Retype, without changes, every line from the line that contains "Between the point" through the final line of the records. Exclude pictures.

Records from a spatial question set
···

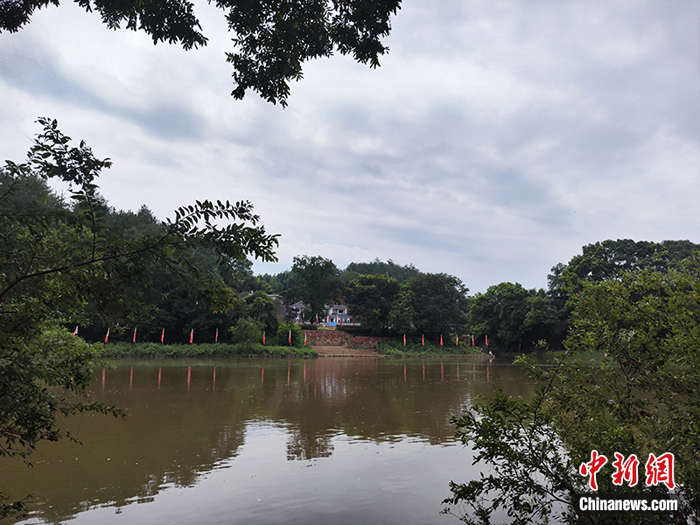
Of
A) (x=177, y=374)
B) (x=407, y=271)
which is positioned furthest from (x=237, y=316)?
(x=407, y=271)

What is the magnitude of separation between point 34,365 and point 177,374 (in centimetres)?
1956

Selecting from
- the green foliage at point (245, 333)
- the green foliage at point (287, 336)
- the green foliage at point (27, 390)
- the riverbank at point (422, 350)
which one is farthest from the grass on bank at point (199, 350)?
the green foliage at point (27, 390)

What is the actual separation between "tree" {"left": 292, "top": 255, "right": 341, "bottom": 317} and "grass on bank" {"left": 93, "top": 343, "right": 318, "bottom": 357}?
1201 cm

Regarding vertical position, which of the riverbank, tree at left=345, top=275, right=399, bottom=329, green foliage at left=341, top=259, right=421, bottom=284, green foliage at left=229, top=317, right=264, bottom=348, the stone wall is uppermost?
green foliage at left=341, top=259, right=421, bottom=284

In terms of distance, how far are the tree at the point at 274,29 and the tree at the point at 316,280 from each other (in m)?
43.1

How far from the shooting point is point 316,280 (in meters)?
48.5

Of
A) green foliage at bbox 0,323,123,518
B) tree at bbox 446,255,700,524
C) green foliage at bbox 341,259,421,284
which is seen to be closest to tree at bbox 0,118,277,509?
green foliage at bbox 0,323,123,518

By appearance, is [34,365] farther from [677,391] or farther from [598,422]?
[677,391]

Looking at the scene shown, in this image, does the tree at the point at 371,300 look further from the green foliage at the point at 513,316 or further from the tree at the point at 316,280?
the green foliage at the point at 513,316

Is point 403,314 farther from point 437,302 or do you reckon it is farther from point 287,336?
point 287,336

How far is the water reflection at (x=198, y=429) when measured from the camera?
227 inches

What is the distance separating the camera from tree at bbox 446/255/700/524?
10.2 ft

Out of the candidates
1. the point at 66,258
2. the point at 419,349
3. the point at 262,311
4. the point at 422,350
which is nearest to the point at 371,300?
the point at 419,349

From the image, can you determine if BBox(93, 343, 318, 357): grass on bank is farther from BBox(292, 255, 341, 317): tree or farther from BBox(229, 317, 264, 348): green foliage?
BBox(292, 255, 341, 317): tree
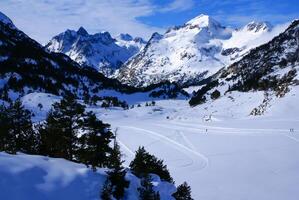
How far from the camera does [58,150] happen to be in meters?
44.0

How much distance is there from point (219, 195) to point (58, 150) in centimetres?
1889

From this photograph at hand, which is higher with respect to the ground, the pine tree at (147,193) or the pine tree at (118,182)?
the pine tree at (118,182)

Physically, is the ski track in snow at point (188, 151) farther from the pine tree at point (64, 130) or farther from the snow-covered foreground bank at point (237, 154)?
the pine tree at point (64, 130)

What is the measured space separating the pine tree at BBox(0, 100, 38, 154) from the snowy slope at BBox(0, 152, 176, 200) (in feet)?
55.9

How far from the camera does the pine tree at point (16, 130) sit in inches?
1767

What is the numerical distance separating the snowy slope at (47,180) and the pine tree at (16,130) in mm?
17031

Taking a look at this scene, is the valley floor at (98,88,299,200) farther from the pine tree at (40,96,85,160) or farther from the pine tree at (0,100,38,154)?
the pine tree at (0,100,38,154)

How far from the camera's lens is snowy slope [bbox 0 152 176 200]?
921 inches

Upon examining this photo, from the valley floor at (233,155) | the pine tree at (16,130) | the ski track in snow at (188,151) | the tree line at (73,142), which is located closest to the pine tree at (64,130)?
the tree line at (73,142)

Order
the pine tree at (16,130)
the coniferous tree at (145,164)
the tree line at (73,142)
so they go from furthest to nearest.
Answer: the pine tree at (16,130)
the tree line at (73,142)
the coniferous tree at (145,164)

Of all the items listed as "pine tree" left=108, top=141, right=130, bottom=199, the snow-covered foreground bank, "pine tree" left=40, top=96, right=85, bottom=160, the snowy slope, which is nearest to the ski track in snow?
the snow-covered foreground bank

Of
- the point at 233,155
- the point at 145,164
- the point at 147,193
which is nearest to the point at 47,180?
the point at 147,193

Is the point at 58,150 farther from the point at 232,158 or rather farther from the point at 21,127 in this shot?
the point at 232,158

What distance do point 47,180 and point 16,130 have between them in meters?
25.1
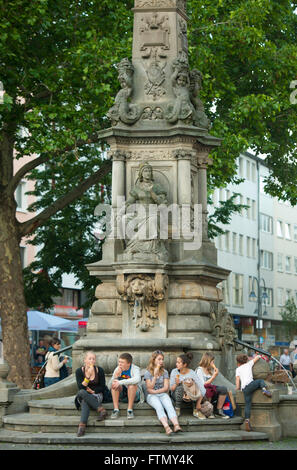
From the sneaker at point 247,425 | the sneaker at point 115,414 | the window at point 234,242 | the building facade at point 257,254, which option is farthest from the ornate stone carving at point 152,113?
the window at point 234,242

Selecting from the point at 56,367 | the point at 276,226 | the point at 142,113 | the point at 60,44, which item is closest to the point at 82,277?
the point at 60,44

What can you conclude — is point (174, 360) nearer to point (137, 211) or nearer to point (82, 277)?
point (137, 211)

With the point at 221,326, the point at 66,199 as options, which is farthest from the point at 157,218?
the point at 66,199

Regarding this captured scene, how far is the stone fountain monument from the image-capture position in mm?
15328

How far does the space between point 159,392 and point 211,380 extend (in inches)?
47.3

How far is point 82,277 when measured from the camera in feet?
98.7

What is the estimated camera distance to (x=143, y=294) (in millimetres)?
15234

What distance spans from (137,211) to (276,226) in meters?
67.7

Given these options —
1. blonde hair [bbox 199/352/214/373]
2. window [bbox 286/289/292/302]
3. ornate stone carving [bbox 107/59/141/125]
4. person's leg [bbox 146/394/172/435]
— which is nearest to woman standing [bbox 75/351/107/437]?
person's leg [bbox 146/394/172/435]

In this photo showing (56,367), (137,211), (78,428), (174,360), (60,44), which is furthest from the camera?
(60,44)

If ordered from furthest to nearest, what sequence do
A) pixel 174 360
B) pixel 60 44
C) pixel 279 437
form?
pixel 60 44
pixel 174 360
pixel 279 437

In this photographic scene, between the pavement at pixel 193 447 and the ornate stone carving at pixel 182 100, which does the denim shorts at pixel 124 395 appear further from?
the ornate stone carving at pixel 182 100

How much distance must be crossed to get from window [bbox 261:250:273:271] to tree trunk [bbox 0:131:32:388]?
55.8 m

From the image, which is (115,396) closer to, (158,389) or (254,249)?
(158,389)
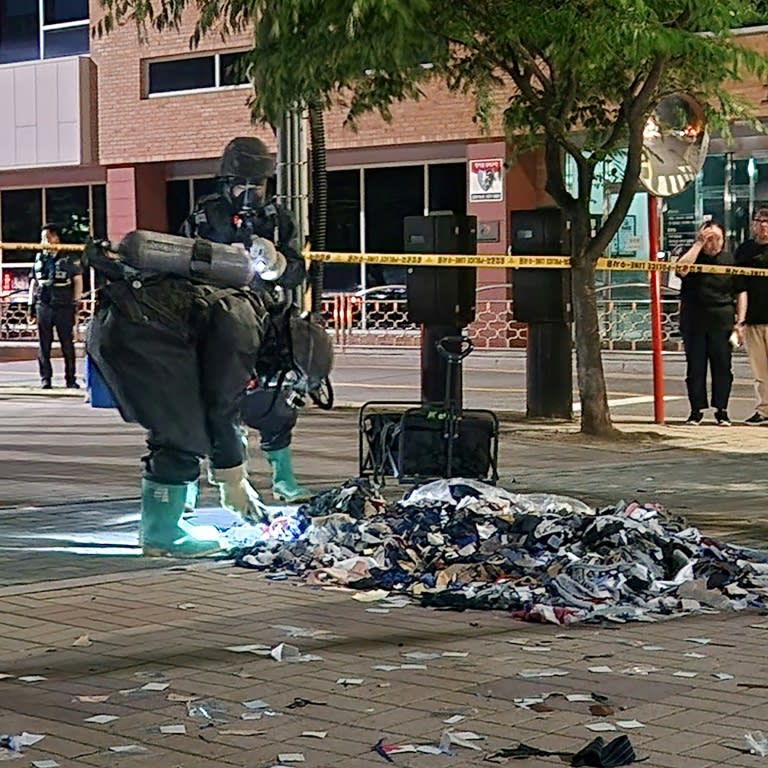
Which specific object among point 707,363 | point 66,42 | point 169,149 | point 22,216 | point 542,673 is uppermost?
point 66,42

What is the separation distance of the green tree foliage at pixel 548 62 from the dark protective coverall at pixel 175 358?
339 cm

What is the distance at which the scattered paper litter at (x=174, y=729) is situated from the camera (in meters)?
5.37

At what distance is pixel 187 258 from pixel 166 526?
4.51 feet

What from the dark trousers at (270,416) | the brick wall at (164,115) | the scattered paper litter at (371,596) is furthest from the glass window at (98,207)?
the scattered paper litter at (371,596)

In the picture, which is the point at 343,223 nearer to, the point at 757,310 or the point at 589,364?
the point at 757,310

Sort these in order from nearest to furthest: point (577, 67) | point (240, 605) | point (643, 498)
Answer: point (240, 605)
point (643, 498)
point (577, 67)

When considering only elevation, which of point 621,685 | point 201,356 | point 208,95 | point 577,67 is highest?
point 208,95

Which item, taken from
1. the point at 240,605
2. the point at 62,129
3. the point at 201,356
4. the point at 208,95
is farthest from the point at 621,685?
the point at 62,129

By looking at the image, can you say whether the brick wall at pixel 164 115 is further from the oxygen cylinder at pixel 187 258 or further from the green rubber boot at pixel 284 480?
the oxygen cylinder at pixel 187 258

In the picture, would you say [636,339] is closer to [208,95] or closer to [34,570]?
[208,95]

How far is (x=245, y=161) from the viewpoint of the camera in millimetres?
9305

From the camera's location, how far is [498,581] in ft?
25.4

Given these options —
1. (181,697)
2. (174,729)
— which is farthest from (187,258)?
(174,729)

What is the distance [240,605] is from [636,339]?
1879cm
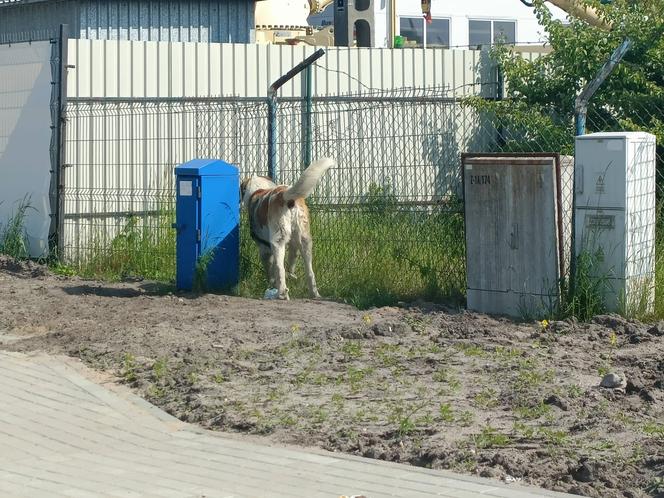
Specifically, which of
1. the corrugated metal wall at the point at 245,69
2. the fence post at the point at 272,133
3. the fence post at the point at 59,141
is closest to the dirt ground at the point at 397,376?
the fence post at the point at 272,133

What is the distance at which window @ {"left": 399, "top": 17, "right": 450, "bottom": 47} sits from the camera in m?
38.2

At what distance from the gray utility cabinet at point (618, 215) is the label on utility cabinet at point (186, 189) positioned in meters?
4.03

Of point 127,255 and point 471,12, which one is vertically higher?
point 471,12

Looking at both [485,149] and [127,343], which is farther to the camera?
[485,149]

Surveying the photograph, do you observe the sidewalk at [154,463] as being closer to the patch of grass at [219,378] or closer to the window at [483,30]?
the patch of grass at [219,378]

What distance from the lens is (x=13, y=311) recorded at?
11586 mm

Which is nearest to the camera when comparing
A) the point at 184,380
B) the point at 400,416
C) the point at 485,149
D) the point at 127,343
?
the point at 400,416

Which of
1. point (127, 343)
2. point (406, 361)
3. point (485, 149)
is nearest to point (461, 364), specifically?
point (406, 361)

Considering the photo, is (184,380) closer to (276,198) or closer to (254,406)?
(254,406)

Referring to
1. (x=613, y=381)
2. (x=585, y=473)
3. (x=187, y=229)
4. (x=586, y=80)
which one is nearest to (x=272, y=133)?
(x=187, y=229)

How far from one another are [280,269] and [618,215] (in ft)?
11.1

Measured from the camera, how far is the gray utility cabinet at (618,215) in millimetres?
9922

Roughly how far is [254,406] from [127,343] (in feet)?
7.96

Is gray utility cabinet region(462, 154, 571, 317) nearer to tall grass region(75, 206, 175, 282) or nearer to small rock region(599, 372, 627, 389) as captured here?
small rock region(599, 372, 627, 389)
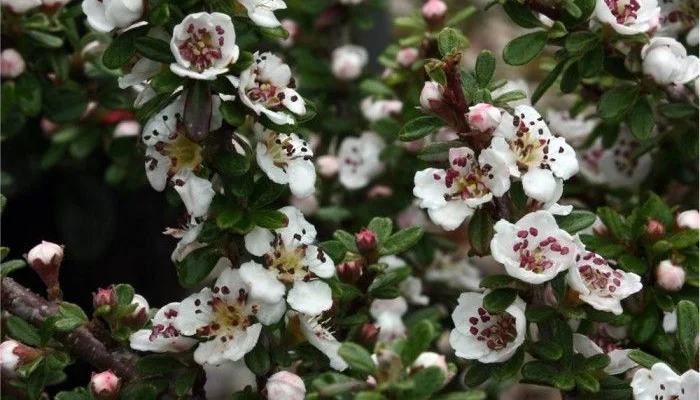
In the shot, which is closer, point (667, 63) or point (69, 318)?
point (69, 318)

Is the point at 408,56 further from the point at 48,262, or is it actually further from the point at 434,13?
the point at 48,262

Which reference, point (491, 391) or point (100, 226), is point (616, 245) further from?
point (100, 226)

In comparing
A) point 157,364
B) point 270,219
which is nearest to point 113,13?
point 270,219

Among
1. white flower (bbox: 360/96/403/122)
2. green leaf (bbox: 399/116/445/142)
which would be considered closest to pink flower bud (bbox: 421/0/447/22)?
white flower (bbox: 360/96/403/122)

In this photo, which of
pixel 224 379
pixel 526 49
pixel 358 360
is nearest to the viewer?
pixel 358 360

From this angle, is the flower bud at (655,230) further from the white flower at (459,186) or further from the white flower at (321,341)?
the white flower at (321,341)

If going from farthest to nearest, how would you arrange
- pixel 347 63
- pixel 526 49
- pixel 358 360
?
pixel 347 63 → pixel 526 49 → pixel 358 360

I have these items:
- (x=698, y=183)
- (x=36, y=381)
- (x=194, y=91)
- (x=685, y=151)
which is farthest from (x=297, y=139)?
(x=698, y=183)
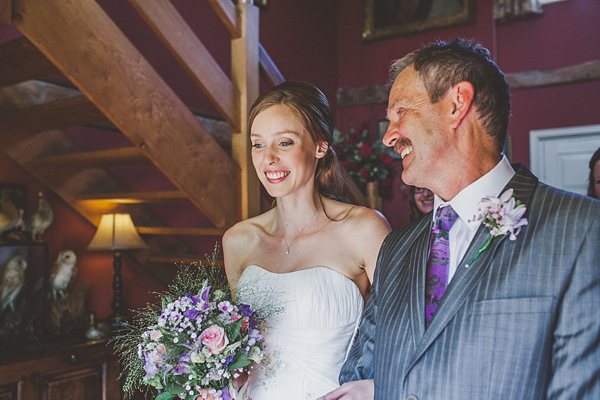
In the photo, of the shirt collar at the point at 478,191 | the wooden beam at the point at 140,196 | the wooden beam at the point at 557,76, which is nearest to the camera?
the shirt collar at the point at 478,191

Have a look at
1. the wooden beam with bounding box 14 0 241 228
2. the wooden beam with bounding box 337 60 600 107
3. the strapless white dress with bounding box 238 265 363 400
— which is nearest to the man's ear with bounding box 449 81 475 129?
the strapless white dress with bounding box 238 265 363 400

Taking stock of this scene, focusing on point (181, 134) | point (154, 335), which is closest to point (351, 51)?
point (181, 134)

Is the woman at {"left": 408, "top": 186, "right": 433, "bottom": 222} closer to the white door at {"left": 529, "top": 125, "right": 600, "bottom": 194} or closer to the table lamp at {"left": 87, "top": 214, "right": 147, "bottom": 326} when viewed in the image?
the table lamp at {"left": 87, "top": 214, "right": 147, "bottom": 326}

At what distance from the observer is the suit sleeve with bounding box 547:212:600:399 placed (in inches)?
35.6

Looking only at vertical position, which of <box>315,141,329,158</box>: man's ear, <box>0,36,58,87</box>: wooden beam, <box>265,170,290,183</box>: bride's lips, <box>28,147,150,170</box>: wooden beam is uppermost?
<box>0,36,58,87</box>: wooden beam

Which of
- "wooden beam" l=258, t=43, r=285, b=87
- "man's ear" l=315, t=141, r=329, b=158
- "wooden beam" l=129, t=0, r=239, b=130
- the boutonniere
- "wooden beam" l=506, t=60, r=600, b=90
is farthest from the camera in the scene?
"wooden beam" l=506, t=60, r=600, b=90

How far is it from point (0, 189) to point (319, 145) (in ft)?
6.78

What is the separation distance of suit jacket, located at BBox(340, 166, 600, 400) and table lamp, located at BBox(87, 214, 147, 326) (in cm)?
238

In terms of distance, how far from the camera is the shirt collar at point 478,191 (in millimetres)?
1154

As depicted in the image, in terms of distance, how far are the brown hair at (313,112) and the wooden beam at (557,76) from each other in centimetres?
394

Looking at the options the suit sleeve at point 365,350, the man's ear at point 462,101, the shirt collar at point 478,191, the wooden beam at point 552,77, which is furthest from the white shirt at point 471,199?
the wooden beam at point 552,77

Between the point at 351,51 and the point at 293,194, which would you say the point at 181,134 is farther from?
the point at 351,51

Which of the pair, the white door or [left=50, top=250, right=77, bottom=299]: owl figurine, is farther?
the white door

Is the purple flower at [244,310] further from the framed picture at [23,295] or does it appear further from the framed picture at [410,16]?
the framed picture at [410,16]
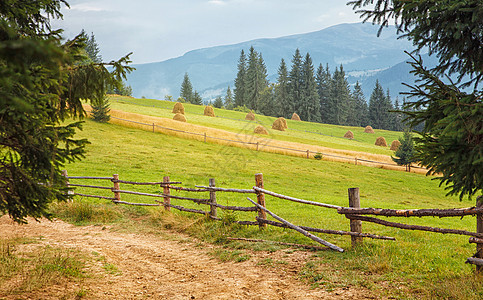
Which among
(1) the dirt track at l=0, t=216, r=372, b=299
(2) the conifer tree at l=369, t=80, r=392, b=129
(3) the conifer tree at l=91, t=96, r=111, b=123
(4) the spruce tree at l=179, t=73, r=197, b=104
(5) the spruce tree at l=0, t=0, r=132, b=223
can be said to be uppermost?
(4) the spruce tree at l=179, t=73, r=197, b=104

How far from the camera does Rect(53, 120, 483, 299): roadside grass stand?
18.6 feet

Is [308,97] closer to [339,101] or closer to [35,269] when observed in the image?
[339,101]

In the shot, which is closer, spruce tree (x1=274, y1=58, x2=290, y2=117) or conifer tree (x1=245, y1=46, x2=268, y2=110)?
spruce tree (x1=274, y1=58, x2=290, y2=117)

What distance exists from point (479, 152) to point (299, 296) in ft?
10.4

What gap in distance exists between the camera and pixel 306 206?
15586 mm

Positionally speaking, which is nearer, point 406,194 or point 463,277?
point 463,277

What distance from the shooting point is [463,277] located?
5.21 m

···

#### FINAL RESULT:
Between the point at 351,51 and the point at 293,194, which would you say the point at 181,134 is farther from?
the point at 351,51

Which of the pair, the white door or [left=50, top=250, right=77, bottom=299]: owl figurine, is farther?
the white door

Is the purple flower at [244,310] further from the framed picture at [23,295] or does it appear further from the framed picture at [410,16]?
the framed picture at [410,16]
Which among
(1) the dirt track at l=0, t=216, r=372, b=299
(2) the conifer tree at l=369, t=80, r=392, b=129
(3) the conifer tree at l=91, t=96, r=111, b=123
(4) the spruce tree at l=179, t=73, r=197, b=104
(5) the spruce tree at l=0, t=0, r=132, b=223
can be said to be uppermost?
(4) the spruce tree at l=179, t=73, r=197, b=104

How far from the camera does Rect(53, 120, 483, 299): roadside grass stand?
18.6 feet

Is [308,97] closer to [339,101] or closer to [35,269] when observed in the image?
[339,101]

In the shot, which is closer, spruce tree (x1=274, y1=58, x2=290, y2=117) or conifer tree (x1=245, y1=46, x2=268, y2=110)?
spruce tree (x1=274, y1=58, x2=290, y2=117)

What distance exists from point (479, 152) to point (299, 296) in ft?
10.4

What gap in distance exists between the camera and pixel 306 206?
15586 mm

Positionally speaking, which is nearer, point 406,194 or point 463,277?
point 463,277

What distance from the shooting point is [463,277] located?
5.21 m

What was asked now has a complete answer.